You are the last: wild humans.

You share a kinship with the last remaining wild salmon seeking life in a few rivers in Downeast Maine. The salmon you see on your dinner plate are farmed salmon, their genetic structure altered, their lives played out in pens, the long chain of characteristics that marked them as salmon through the countless eons, now fading.

Their beautiful and relentless run to the sea and epic return home to their spawning ground no longer a definer of what they are.

Oh, yes, I suppose we can still call them salmon. They still look like salmon: maybe they taste like salmon. But these are not wild salmon.

The wild ones are living and dying in the cold Atlantic, fighting their way home as they have done for 450 million years, past their natural predators: shark, whale and tuna; past their unnatural predators: the huge international factory trawlers; past the thin line of sport fisherman stalking the shores of their native rivers; past the pollution that corrodes their bodies; past their waning lifetimes; past the rolling Atlantic; and finally upstream past the remaining dams and past the outward flow of the river itself, their mother pushing a current against them as one last challenge to fulfillment of their destiny.

These truly are the last wild ones, still fighting, still remembering, still carrying deep within their bodies what it really means to be salmon — the exquisite, unique mix of nature and nurture — a genetic legacy played out against the wild backdrop of river, estuary, ocean and predator.

Always subject to changing — but on nature’s terms, on the terms of the creation — or the Creator and at nature’s scale. These changes, occurring in harmony and juxtaposition with nature, assures they are still salmon — a creature always tightly woven in the web of life, a creature still salmon and thus a creature never alone.

Salmon, earth, sky, water, river, wave, insect, bird, ocean, shark, current, wind, tree, time, life, change, salmon.

It returns along the circle, it is tightly woven in the circle, it is part of the circle. It returns home again and again. It is never alone, wherever it wanders, for it is always part of the circle.

Independent, Defined, Free, Connected.

The singular mystery of life played out before us in the form of a fish, but we fail to see. We think what grows in the pen is a salmon. We think that whatever walks the earth on two legs is a human. But the yearning that rises from deep in our belly tells us something different.

Some primal instinct, perhaps akin to the one that drives the salmon riverward from the sea, tells us there is something more — we must be something more.
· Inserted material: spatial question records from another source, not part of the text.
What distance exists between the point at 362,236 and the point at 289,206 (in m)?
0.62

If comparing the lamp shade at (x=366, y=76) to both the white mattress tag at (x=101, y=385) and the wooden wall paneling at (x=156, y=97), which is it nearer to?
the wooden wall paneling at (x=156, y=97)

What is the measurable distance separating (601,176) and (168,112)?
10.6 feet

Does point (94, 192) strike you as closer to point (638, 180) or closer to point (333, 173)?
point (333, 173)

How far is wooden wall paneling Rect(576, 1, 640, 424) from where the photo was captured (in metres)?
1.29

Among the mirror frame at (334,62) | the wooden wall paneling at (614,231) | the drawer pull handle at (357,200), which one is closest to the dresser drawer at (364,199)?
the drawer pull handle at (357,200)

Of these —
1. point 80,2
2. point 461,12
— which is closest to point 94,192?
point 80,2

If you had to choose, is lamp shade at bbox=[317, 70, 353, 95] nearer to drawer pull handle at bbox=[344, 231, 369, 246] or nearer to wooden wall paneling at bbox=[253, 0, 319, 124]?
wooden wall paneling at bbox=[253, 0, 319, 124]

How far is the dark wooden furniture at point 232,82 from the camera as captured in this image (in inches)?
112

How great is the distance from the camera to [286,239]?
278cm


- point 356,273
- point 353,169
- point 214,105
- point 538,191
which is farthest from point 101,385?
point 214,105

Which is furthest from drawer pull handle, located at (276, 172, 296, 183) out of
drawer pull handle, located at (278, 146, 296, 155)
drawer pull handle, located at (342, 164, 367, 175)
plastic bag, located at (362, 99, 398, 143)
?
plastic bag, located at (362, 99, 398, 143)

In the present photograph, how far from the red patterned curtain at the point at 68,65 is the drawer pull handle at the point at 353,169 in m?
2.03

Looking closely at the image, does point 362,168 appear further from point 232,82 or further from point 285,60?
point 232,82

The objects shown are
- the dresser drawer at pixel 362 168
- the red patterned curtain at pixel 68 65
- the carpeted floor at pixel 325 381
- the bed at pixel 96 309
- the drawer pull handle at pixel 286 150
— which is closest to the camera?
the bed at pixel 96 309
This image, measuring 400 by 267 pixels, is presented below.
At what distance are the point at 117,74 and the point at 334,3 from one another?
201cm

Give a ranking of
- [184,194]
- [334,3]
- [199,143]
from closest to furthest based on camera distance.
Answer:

The mind screams we are crazy and throws up a thousand distractions. But the heart, the lovely and lonely heart, still shines through and the longing remains.

The last wild humans must pay attention to this message, for this cannot be taught. There is nothing to teach you. But you might teach yourself by following this gnawing instinct, sensing the faint trail homeward, as the salmon does from the sea.

Robert T. Perschel lives in Chilmark. He is the executive director at the New England Forestry Foundation. This poem was first read at the Eastern Old Growth Conference in late September 2023 in Moultonborough, N.H.